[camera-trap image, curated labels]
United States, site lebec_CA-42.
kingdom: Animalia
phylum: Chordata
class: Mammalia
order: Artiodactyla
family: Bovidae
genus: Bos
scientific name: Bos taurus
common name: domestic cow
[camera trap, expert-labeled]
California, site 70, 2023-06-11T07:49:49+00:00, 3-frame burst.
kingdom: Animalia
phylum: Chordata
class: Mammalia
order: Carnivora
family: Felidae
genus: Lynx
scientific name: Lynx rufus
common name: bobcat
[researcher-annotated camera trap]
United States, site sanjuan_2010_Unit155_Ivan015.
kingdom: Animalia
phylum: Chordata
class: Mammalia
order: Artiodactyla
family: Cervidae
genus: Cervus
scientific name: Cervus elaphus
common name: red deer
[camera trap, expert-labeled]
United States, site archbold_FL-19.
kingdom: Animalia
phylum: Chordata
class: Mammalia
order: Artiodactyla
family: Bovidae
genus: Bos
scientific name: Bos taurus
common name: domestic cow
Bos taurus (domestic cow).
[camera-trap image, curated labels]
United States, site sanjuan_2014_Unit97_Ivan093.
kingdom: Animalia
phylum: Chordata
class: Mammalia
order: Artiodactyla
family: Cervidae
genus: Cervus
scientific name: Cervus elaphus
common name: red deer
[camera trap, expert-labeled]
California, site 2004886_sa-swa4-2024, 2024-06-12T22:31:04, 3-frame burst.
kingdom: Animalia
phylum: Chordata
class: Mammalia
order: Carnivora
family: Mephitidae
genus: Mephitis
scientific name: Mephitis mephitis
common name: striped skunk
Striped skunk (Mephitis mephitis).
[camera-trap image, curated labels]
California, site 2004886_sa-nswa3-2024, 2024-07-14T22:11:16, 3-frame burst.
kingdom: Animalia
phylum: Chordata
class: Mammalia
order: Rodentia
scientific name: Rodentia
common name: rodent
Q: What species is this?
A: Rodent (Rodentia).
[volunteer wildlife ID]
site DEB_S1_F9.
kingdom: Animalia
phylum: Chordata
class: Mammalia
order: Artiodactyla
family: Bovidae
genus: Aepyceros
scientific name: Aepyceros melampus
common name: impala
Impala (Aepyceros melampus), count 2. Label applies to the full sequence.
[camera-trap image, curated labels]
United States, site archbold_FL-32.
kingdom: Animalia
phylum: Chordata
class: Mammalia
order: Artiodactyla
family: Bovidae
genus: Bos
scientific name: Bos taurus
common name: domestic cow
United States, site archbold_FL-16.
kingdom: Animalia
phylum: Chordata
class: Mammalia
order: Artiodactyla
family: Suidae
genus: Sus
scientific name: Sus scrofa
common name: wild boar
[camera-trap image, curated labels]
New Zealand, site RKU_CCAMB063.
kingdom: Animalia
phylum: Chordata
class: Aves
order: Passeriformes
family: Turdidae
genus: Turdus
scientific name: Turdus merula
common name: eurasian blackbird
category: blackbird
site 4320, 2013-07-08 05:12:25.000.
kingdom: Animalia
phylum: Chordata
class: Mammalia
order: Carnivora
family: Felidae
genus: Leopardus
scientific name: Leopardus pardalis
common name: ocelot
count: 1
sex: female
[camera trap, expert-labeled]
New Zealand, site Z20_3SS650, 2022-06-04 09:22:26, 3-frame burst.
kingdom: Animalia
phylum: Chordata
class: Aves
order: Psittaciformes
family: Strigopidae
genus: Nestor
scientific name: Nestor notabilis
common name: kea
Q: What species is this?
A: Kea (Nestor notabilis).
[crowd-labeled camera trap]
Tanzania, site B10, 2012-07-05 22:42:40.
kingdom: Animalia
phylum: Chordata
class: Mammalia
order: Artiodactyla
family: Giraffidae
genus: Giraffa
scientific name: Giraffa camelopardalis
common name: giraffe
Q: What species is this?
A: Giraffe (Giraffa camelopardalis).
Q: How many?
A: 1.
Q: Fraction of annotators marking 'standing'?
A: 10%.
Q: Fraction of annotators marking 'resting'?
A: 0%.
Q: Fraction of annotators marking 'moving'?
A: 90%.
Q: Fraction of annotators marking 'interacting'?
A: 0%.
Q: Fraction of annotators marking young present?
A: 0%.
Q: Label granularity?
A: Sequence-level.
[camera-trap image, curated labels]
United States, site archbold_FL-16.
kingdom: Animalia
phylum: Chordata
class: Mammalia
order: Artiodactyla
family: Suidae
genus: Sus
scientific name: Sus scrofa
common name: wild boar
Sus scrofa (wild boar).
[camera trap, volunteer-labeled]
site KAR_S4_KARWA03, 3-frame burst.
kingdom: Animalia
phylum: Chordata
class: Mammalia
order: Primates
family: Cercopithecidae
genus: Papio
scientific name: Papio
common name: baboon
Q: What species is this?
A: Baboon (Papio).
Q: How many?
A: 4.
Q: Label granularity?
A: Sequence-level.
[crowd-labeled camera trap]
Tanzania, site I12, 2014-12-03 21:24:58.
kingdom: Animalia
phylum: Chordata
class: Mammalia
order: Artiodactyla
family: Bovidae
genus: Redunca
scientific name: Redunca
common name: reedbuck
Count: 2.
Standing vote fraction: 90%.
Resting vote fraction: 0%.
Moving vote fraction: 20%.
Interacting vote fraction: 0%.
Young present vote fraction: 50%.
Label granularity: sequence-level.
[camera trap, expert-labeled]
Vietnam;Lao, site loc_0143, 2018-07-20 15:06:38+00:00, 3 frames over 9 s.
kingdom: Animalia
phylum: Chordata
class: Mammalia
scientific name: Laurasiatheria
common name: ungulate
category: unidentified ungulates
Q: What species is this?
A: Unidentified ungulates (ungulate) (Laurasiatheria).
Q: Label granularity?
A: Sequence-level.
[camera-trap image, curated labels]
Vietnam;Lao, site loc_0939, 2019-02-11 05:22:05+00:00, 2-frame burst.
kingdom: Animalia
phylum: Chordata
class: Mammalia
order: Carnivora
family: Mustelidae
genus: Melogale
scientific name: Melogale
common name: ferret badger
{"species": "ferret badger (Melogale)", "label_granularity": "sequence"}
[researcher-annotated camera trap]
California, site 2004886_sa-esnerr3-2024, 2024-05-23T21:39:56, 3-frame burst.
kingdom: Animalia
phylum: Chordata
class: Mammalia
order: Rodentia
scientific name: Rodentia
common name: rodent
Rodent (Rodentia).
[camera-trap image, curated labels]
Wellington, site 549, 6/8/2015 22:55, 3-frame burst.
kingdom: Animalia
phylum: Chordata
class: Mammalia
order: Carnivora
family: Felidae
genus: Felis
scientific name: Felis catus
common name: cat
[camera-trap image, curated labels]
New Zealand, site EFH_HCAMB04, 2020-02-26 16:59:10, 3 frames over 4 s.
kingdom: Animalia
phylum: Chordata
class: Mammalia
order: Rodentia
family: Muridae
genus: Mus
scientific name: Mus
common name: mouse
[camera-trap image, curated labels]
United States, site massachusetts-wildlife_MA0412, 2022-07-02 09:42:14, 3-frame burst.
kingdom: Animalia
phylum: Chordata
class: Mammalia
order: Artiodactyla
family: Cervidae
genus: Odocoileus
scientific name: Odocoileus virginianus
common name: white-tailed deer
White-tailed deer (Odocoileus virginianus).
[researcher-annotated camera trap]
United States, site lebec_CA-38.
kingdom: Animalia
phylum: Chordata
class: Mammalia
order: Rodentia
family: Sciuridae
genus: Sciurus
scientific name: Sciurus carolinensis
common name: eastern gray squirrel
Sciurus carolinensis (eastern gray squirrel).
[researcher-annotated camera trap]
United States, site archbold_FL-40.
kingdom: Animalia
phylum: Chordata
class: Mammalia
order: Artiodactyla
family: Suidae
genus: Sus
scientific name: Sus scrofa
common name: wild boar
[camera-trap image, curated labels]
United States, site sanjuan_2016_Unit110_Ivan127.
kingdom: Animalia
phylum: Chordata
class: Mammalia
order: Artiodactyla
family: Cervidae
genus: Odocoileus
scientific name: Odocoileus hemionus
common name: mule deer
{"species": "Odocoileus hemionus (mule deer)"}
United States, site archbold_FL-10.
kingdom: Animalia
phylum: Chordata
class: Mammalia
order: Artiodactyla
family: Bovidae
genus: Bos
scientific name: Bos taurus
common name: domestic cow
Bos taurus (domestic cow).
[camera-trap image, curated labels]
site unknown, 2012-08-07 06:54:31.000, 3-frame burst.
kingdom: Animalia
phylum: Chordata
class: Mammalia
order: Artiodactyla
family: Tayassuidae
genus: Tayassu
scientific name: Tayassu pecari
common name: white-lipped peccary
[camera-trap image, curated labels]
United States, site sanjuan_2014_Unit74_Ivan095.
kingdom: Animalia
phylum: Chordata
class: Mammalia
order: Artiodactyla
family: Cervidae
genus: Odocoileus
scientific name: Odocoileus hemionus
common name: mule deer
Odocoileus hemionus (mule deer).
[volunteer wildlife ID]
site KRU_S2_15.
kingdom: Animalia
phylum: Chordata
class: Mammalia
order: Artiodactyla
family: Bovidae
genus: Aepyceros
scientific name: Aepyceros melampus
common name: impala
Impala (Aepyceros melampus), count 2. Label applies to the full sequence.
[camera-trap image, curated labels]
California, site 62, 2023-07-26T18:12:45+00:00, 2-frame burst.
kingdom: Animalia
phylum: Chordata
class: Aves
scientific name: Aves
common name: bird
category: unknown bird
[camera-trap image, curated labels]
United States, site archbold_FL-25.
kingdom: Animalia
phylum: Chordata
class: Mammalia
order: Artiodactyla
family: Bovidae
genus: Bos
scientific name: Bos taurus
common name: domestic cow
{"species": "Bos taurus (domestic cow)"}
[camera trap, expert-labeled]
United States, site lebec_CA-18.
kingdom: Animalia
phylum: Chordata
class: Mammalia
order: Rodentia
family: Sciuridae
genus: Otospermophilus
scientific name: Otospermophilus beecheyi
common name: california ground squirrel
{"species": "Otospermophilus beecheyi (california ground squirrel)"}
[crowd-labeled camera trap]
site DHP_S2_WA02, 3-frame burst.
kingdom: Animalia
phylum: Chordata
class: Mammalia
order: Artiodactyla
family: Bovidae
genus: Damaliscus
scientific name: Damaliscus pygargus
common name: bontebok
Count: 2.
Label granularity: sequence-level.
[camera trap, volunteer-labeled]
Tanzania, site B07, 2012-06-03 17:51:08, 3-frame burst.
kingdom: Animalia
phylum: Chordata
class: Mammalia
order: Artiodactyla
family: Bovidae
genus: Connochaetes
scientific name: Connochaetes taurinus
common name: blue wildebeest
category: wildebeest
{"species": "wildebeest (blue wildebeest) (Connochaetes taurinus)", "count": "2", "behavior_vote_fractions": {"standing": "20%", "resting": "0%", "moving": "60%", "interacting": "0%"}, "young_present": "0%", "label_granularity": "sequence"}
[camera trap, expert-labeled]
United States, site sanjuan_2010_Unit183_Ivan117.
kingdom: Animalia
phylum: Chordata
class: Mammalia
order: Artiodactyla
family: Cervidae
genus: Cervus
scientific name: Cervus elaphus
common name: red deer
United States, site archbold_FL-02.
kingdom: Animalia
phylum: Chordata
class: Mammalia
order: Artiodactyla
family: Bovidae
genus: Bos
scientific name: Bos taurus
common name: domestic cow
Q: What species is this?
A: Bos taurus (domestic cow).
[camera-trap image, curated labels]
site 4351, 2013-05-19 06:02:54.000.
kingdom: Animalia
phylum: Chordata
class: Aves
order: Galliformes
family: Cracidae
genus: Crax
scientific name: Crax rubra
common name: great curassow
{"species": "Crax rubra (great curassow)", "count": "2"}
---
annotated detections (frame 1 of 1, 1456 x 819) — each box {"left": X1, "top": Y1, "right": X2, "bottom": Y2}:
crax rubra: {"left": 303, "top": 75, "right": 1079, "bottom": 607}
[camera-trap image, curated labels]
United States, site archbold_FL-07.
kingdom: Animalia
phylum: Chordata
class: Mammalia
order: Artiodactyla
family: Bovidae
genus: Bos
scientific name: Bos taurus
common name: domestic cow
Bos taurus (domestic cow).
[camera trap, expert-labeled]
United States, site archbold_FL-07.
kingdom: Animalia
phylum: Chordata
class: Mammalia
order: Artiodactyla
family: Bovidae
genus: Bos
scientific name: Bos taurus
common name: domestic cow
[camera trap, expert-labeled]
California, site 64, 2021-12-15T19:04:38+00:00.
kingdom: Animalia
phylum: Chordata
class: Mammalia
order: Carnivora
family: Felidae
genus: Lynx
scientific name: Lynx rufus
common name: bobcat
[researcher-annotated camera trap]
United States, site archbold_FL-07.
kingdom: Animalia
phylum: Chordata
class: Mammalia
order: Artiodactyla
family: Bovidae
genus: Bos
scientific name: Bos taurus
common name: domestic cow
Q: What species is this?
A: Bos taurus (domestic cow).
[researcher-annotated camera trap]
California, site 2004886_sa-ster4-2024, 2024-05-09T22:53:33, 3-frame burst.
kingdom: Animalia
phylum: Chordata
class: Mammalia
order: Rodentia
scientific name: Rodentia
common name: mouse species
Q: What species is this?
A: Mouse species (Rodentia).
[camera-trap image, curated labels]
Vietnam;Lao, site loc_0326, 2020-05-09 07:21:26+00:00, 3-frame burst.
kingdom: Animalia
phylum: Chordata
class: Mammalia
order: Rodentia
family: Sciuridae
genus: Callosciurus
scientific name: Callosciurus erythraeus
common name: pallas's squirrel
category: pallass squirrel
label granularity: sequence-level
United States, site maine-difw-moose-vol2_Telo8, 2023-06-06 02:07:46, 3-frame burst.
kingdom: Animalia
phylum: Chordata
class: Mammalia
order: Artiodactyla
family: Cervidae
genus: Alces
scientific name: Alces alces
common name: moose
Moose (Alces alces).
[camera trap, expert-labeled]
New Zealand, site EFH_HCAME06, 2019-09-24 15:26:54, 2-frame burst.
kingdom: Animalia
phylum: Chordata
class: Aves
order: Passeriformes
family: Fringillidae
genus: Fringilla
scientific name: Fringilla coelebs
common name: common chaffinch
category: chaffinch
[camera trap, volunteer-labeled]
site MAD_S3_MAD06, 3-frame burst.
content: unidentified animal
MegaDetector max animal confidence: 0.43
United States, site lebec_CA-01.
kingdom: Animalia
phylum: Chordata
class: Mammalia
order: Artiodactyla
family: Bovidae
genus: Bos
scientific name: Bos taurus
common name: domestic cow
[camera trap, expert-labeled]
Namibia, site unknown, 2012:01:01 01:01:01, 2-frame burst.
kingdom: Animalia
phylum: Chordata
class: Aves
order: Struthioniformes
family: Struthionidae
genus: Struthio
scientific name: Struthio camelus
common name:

════

The first line of the entries above and every line after it, up to and including the line with "United States, site sanjuan_2010_Unit155_Ivan015.", should be set down exactly.

[camera-trap image, curated labels]
United States, site lebec_CA-42.
kingdom: Animalia
phylum: Chordata
class: Mammalia
order: Artiodactyla
family: Bovidae
genus: Bos
scientific name: Bos taurus
common name: domestic cow
[camera trap, expert-labeled]
California, site 70, 2023-06-11T07:49:49+00:00, 3-frame burst.
kingdom: Animalia
phylum: Chordata
class: Mammalia
order: Carnivora
family: Felidae
genus: Lynx
scientific name: Lynx rufus
common name: bobcat
[researcher-annotated camera trap]
United States, site sanjuan_2010_Unit155_Ivan015.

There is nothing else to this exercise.